The subjects improved significantly on several measures: parental reports, achievement tests, grade level performance, objective improvement in coordination with the interactive metronome. But what do these results mean? Without a control group, it is impossible to know whether the interventions were responsible for the improvement. In the “Hawthorne effect,” simply being enrolled in a study tends to improve performance. People frequently improve their performance when any test is repeated. In this case, all children were also taking stimulant medication throughout the study: how do we know that alone didn’t account for the improvements?
At any rate, the interventions in this study were not comparable to the Brain Balance program: the program includes dietary manipulations and is “drug-free.” The study participants were all on drugs and their diets were not manipulated.
In the discussion section, the authors themselves admit that this was only a pilot study and that a large scale clinical trial will be needed. So how can Brain Balance justify citing this one uncontrolled pilot study as evidence of the “outstanding results” their clients realize? The authors comment that trials will need to examine the differential effects of medication and hemisphere specific treatment. They also comment out of the blue that they will need to examine the effects of nutritional interventions: where did that come from?!

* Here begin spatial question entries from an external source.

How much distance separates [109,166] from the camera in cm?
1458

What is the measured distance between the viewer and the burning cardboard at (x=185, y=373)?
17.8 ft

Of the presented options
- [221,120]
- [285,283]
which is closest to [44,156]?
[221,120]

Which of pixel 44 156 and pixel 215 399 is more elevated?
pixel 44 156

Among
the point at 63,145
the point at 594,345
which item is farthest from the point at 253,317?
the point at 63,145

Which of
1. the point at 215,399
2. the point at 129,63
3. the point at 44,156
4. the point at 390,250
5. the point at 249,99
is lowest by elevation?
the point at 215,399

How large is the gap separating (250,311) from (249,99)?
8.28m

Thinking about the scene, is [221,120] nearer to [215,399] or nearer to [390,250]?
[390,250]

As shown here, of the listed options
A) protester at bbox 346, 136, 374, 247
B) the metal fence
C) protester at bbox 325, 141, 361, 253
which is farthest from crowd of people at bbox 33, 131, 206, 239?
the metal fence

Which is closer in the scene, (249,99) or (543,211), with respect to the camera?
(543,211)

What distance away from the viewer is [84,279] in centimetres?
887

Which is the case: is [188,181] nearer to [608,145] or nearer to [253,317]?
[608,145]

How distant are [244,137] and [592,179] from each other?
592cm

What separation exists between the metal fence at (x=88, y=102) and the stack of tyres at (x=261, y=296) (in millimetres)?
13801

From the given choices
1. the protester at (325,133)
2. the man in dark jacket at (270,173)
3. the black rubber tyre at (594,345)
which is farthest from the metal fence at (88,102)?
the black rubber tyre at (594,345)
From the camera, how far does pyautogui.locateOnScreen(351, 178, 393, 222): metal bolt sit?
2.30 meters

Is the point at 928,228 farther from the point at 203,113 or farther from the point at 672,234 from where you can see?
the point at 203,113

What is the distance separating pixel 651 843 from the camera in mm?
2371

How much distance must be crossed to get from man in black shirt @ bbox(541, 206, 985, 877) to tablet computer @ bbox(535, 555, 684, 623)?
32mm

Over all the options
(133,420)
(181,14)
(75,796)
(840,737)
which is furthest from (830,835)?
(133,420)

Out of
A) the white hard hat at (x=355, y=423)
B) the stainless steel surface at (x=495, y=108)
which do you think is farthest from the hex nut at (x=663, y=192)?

The one study presented as evidence for the Brain Balance program does not constitute evidence. While some aspects of the program’s interventions are already used in more conventional programs and might prove helpful to individual children, there is no indication that the theoretical concepts of “functional dysconnectivity,” “brain balance,” or “hemisphere specific training” are clinically useful. The Brain Balance program is based on speculation, not on credible evidence.